アシュタンガヨガのポーズの練習は単なる一部であって、ポーズの練習を通して、自分の思考のパターンを認識し、自分の弱い部分、認めたくない部分に否が応でも向き合い、それを認めて受け入れて練習していく、 一見肉体の鍛錬のように見えても実は精神的な成長のための鍛錬であると私は思う。 だから体が動く人は壁にぶつかるまでポーズは進むことはあるかもしれないけれど、体をなかなか動かしにくい人、堅い人や弱い人は少しのポーズで壁にすぐにぶつかるから、そこからすぐに自分の心に向きあうステージに立つことになる。

だからそこで練習時間は集中することがとても大事だし、練習中に他の人の練習に気がとられて意識がそこへ持っていかれるのはとてももったいないことだと思う。  集中して自分の体の感覚に向き合うからこそ自分のことが見えてくるし感じられるのに、意識が外へ行くのはそれを自分で感じられなくしていることだと思う。

自分の心を感じて観察し、自分の心の思考パターンをポーズの練習を通して変えていく、そんな心の再教育に体が硬いとか柔らかいとか、足が頭の後ろにひょいといく、とか、もう年だからとか、 関係あるだろうか。

アシュタンガヨガの練習は一つのポーズができればまた一つと進んでいくから、どうしてもそこで目標達成意識、というか、競争意識というものが働いてしまいがちになる。 そして昨今のソーシャルメディアブームでインスタなんぞですごいポーズを見せて称賛をあびたいとか、集客のために、とか背景にある理由は様々だろうけど、 「ヨガって何ぞや?」の理解ができていない人が見ると無意識に自分はあんなことできない、と劣等感を抱いたり、私もできるようになりたい、と競争心に火がついたり、 と心が反応したりする。

ソーシャルメディアも使い方次第だと思うけれど、 私ってヨガに向いてないから、って練習を辞めてしまうとか、 アシュタンガって私に向いてないから、とかとても残念なことだなあと思う。

 

だから私のクラスではそんなアーサナの進み具合で優劣をつけるような意識を持たないように、 体を通して心を見るために練習する、ということに意識を持っていけるようにクラスをしたいと思って毎朝クラスの現場に立っている。
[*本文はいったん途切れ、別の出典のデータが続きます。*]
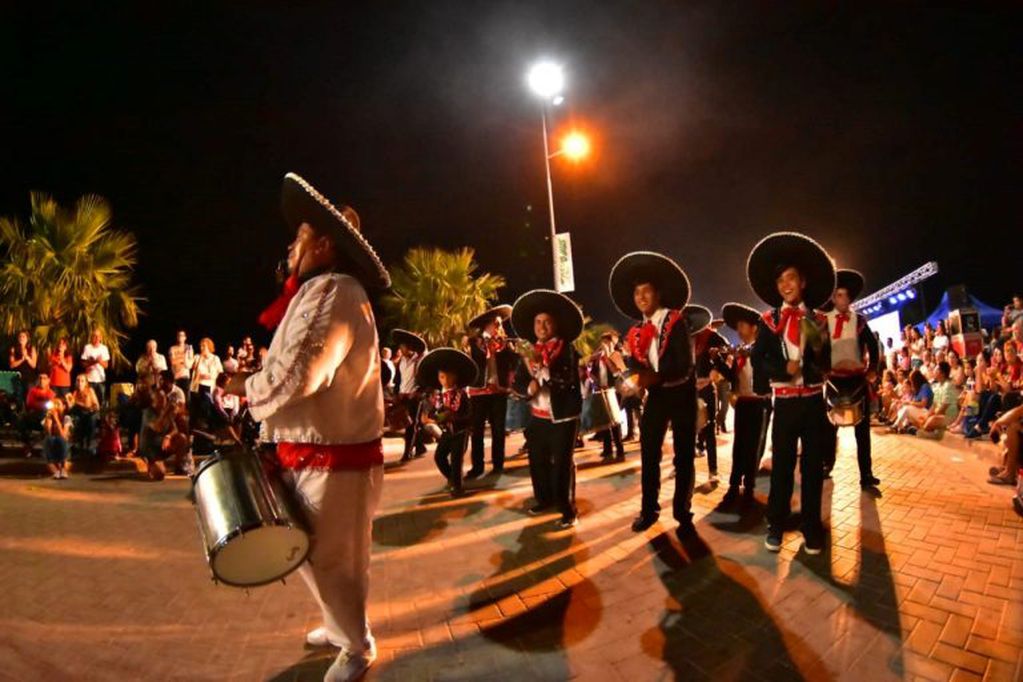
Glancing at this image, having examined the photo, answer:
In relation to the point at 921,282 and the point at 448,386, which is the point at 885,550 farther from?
the point at 921,282

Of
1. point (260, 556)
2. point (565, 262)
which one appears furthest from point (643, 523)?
point (565, 262)

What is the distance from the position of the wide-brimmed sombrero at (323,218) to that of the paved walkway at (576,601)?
2.32m

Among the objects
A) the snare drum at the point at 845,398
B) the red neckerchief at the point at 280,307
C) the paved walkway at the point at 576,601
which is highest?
the red neckerchief at the point at 280,307

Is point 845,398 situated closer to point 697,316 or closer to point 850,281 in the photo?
point 850,281

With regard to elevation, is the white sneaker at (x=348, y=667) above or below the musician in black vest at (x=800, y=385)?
below

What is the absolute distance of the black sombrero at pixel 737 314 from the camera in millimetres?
6824

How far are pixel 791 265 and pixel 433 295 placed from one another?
63.1 ft

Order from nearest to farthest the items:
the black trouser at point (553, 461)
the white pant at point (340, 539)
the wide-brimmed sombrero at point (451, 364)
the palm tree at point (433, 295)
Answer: the white pant at point (340, 539)
the black trouser at point (553, 461)
the wide-brimmed sombrero at point (451, 364)
the palm tree at point (433, 295)

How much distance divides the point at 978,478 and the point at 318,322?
7814mm

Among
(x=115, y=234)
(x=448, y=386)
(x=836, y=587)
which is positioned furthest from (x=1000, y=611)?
(x=115, y=234)

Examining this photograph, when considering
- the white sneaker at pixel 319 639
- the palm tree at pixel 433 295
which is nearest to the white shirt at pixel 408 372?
the white sneaker at pixel 319 639

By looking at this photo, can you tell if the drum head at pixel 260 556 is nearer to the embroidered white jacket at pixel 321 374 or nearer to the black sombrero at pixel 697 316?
the embroidered white jacket at pixel 321 374

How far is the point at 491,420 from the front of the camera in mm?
8258

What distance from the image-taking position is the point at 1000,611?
10.7 feet
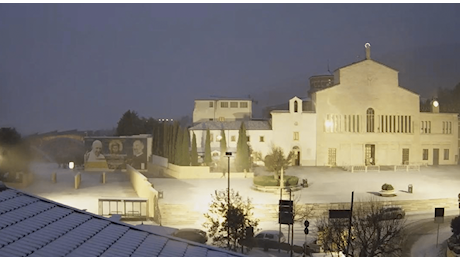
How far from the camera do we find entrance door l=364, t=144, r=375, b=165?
142ft

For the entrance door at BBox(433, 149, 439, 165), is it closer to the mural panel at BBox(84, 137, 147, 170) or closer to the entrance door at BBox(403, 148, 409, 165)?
the entrance door at BBox(403, 148, 409, 165)

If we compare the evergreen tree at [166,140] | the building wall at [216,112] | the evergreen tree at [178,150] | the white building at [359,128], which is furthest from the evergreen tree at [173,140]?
the building wall at [216,112]

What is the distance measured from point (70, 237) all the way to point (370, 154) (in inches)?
1517

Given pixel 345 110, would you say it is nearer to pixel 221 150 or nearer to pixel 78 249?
pixel 221 150

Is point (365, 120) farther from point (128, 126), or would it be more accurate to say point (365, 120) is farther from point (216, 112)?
point (128, 126)

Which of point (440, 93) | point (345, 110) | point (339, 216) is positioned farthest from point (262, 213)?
point (440, 93)

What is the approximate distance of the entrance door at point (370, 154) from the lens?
43.3 metres

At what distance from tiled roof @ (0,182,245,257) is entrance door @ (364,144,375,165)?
36.8 meters

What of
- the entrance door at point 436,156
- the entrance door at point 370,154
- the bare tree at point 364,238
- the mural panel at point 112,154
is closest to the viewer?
the bare tree at point 364,238

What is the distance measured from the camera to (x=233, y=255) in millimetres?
8562

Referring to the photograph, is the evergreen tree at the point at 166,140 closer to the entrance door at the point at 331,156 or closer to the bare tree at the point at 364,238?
the entrance door at the point at 331,156

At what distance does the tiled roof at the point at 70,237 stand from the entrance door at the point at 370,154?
3678 centimetres

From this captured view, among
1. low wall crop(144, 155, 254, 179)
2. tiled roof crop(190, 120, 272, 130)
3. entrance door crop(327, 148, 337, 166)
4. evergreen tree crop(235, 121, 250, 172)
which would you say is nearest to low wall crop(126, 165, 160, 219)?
low wall crop(144, 155, 254, 179)

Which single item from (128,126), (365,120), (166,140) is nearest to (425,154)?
(365,120)
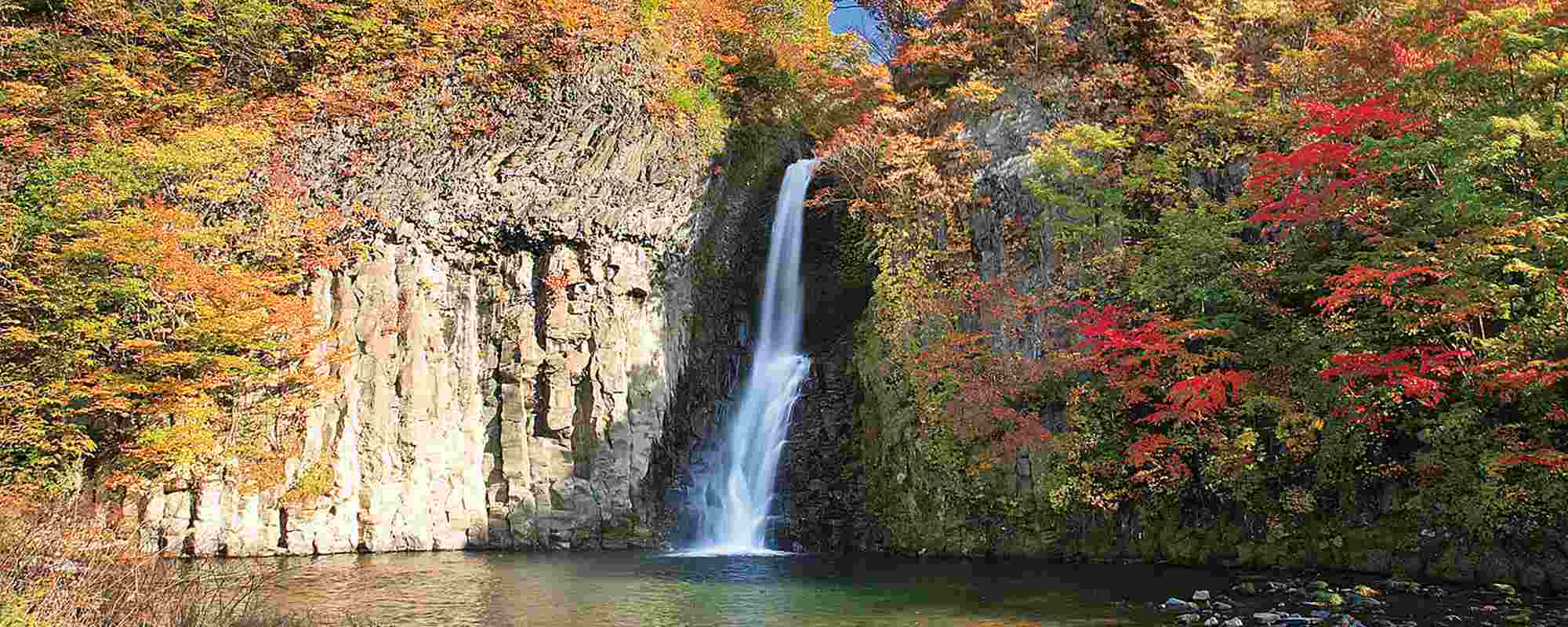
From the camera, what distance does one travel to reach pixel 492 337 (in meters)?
22.1

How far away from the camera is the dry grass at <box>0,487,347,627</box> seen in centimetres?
728

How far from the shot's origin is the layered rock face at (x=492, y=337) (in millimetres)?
20469

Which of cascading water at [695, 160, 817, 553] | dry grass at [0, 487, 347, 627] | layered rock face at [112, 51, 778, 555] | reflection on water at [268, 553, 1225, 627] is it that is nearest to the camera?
dry grass at [0, 487, 347, 627]

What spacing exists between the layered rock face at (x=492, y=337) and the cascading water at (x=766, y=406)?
147cm

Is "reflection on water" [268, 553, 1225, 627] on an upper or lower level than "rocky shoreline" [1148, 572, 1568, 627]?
upper

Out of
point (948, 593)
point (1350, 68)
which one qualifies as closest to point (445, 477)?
point (948, 593)

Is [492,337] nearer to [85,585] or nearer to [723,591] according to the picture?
[723,591]

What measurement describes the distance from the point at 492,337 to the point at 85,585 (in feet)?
47.2

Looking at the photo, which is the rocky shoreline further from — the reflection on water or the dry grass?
the dry grass

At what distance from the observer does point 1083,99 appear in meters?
22.2

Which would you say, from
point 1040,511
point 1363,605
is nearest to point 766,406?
point 1040,511

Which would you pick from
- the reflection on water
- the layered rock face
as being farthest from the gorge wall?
the layered rock face

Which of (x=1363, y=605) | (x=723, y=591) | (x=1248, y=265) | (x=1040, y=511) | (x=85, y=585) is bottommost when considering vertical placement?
(x=1363, y=605)

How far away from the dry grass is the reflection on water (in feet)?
12.1
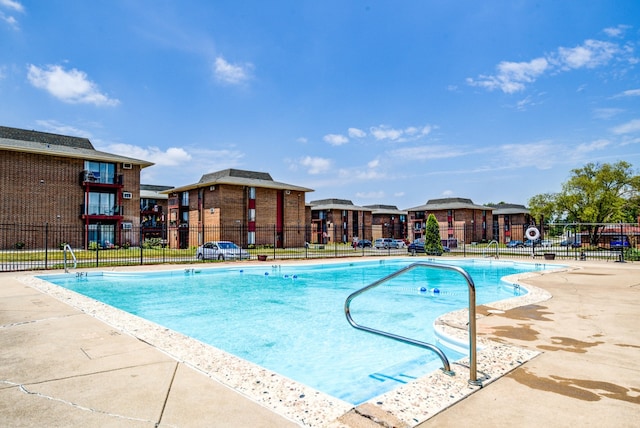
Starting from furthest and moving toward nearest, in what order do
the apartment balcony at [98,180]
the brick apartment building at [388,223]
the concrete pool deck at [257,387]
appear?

アシュタンガヨガは 身体面だけにフォーカスしてポーズが進むか進まないか、に意識を向けると体が硬かったり、年齢によって制限が出てくるのかもしれないけれど、 瞑想的な練習として、心の再教育の練習として向き合うなら何歳になっても練習できるし練習を続けたい気持ちさえあればずっと続けられるヨガだと思う。

私は自分の練習ではそういったことを教えてもらえる先生に出会えたから 単なる体操のヨガではなく、心が成長し、人生が大きくプラスの方向へ向かっていけていると思えている。  楽の森のシャラのクローズが決まり、移転先を探している時に先生から「自分がクラスを通してどんなことを伝えていきいたいん?」と問われたことがあったけれど、その時は「ヨガの楽しさ」とすぐに答えたけれど、 それだけじゃなかった。

なんかそんなことを思い出した新月のムーンデイ。 5年前の2月の新月、ちょうど私はヨガインストラクターとしてクラスをすることを始めたのだった。  あれから5年、 今通ってくださっている生徒さん達に、これから出会うかもしれない生徒さん達にそんなヨガの教えが伝えていけるように頑張っていきたいなあと思う。